Robert Murray, MD
Pediatric Critical Care Fellow
n/a
Columbus, Ohio
Disclosure information not submitted.
Jennifer Muszynski, MD, FCCM
Associate Professor of Pediatrics
Nationwide Children's Hospital At Ohio State University, United States
Disclosure information not submitted.
Colleen Cloyd, PharmD, BCPPS
Advanced Patient Care Pharmacist
Nationwide Children's Hospital
Columbus, Ohio
Disclosure information not submitted.
Brittany Palmer, RN
RN Clinical Leader
Nationwide Childrens Hospital, United States
Disclosure information not submitted.
Vilmarie Rodriguez, MD
Physician, Hematology
Nationwide Childrens Hospital, United States
Disclosure information not submitted.
Title: Pediatric Venous-Thromboembolism Prevention: Baseline data for a PICU Quality Improvement Initiative
Introduction: Venous-thromboembolism (VTE) occurs frequently in critically ill children. Up to 25% with a history of limb related VTE will develop post-thrombotic syndrome, while up to 20% can develop a pulmonary embolus with a mortality rate of between 2-9%. Provision of VTE prophylaxis for critically ill children is highly variable. In preparation for a quality improvement initiative to improve the rate of appropriate VTE prophylaxis in critically ill children, we sought to identify the baseline rate of VTE prophylaxis in our pediatric intensive care unit (PICU).
Methods: A VTE prevention guideline was created by a multidisciplinary working group, adapted from published VTE risk assessment tools.
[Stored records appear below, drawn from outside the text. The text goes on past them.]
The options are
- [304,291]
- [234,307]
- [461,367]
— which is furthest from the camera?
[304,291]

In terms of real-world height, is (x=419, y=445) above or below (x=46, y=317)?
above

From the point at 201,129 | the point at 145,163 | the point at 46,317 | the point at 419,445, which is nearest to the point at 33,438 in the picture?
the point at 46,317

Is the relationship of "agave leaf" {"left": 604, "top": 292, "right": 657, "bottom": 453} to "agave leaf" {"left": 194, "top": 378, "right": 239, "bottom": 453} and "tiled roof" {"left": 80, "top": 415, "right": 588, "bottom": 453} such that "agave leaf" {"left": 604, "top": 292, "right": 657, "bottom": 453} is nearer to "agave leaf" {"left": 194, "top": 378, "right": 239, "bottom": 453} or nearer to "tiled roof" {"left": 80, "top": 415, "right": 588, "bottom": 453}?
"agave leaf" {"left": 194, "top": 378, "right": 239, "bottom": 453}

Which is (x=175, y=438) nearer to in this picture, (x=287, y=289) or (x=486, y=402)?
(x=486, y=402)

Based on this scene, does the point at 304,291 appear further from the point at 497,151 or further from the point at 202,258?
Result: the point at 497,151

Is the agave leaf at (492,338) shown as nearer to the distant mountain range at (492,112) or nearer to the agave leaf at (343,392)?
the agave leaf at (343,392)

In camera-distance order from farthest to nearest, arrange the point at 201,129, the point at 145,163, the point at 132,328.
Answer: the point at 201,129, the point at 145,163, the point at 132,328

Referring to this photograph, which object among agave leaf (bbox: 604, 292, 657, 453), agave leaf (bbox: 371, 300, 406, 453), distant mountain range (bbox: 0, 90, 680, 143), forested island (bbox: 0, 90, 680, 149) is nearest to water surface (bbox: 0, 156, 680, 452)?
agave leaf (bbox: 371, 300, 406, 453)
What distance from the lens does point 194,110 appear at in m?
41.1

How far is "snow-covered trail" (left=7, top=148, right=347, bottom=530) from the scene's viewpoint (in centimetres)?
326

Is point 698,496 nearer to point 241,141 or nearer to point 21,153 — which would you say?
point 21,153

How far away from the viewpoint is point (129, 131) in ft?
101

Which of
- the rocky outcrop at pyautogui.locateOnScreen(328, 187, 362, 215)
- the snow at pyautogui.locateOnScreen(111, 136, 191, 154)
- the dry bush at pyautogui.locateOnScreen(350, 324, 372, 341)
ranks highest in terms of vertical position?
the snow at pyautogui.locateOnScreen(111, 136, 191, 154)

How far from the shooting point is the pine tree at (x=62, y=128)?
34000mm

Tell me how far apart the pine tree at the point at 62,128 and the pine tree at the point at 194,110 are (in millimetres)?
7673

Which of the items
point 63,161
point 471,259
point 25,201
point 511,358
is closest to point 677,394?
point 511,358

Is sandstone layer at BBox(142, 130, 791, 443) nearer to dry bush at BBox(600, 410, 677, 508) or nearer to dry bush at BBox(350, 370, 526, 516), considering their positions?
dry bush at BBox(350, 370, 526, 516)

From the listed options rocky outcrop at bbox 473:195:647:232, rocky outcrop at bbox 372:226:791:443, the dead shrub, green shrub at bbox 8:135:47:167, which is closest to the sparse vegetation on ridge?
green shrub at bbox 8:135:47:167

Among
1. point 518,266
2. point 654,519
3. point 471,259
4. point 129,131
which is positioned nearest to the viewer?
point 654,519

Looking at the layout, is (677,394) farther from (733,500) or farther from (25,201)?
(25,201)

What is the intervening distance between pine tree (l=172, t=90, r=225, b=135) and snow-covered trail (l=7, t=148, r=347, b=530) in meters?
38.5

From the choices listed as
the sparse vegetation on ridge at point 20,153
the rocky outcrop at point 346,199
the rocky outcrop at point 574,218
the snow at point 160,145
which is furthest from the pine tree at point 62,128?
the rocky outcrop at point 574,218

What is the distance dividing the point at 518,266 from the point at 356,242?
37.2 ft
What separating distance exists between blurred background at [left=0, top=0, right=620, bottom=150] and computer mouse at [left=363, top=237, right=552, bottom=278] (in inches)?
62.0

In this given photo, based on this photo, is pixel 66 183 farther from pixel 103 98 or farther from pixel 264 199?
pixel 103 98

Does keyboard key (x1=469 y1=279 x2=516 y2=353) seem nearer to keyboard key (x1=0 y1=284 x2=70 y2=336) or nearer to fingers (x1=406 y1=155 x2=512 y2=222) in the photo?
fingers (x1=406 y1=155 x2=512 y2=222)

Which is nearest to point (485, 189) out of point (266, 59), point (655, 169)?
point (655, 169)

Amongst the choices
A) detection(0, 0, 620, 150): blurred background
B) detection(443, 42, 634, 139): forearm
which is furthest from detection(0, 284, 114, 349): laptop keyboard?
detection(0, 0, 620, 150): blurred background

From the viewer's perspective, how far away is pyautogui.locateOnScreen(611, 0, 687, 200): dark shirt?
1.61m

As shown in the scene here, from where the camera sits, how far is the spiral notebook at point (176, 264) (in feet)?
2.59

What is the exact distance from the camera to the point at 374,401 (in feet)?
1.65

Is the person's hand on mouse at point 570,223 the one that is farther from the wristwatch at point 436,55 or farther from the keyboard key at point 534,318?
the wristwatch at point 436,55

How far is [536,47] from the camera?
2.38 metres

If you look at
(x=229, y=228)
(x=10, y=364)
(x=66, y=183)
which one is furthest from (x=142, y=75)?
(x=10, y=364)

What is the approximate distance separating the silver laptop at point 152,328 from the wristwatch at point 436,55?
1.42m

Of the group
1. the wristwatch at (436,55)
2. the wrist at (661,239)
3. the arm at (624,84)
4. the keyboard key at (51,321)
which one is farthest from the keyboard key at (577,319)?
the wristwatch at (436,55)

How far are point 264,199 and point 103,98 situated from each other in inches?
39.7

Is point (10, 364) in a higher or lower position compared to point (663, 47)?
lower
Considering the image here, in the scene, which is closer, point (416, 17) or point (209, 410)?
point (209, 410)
Patients are risk stratified for the development of VTE and bleeding risk. To determine baseline provision of appropriate VTE prophylaxis this guideline was retrospectively applied to randomly selected patients aged 1-18 years admitted to the PICU from December 2020-April 2021. Children with COVID/MIS-C, trauma, ECMO or those receiving therapeutic anticoagulation were excluded. Appropriate VTE prophylaxis was defined as pharmacologic prophylaxis (PP) +/- mechanical prophylaxis (MP) for patients with high risk for VTE and with no or low bleeding risk factors; MP for patients with high risk for VTE and bleeding risk factors or for patients with moderate VTE risk.
Results: A total of 78 PICU admissions, with a mean age of 10.6 years were reviewed. Of these, 52% did not have VTE prophylaxis, 42% received MP alone, 5% received combined MP and PP, and 1% received PP alone. Based on our VTE prevention guideline only 64% of patients received appropriate prophylaxis based on their risk stratification. Children older than 12 years of age were more likely to receive any kind of prophylaxis compared to children younger than 12 years of age (94% vs 9%).
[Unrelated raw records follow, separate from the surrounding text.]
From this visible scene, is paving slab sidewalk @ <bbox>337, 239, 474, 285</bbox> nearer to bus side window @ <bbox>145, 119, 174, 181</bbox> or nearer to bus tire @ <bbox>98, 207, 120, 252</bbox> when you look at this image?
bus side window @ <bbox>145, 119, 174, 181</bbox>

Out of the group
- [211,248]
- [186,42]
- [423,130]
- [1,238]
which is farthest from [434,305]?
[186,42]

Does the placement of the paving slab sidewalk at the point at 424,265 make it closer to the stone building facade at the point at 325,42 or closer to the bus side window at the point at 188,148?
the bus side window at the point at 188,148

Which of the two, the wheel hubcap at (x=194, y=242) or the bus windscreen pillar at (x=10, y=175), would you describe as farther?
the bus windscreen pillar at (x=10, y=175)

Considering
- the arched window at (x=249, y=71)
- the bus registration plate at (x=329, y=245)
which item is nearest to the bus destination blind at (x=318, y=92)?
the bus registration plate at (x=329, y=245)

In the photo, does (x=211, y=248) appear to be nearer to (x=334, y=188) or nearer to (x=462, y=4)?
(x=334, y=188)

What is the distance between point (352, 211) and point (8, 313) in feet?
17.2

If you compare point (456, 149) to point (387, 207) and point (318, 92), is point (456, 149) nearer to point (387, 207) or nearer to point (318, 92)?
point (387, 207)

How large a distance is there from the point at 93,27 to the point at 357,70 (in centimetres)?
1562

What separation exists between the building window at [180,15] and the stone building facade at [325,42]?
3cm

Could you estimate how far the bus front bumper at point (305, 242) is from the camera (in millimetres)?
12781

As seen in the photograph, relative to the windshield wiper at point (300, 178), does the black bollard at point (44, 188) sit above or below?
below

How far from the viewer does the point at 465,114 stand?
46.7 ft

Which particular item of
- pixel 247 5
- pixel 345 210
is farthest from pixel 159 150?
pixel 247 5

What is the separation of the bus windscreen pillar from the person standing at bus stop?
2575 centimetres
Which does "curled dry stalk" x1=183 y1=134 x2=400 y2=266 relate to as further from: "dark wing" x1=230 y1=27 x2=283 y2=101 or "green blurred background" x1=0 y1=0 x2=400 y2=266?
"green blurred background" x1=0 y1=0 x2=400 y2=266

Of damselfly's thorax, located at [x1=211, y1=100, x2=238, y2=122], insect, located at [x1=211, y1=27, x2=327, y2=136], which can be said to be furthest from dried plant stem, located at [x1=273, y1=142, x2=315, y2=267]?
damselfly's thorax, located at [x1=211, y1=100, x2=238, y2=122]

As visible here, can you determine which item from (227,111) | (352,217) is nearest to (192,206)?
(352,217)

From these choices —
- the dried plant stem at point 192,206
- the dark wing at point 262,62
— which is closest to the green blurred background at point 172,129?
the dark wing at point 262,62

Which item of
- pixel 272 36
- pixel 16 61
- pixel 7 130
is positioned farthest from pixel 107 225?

Conclusions: VTE prophylaxis was provided less often than indicated to our critically ill pediatric patients. Barriers include low utilization of PP when clinically appropriate, difficulties in providing MP to younger children and no defined process to identify VTE risk stratification. PDSA cycles have begun with the aim to provide clinically appropriate VTE prophylaxis to 85% of PICU patients.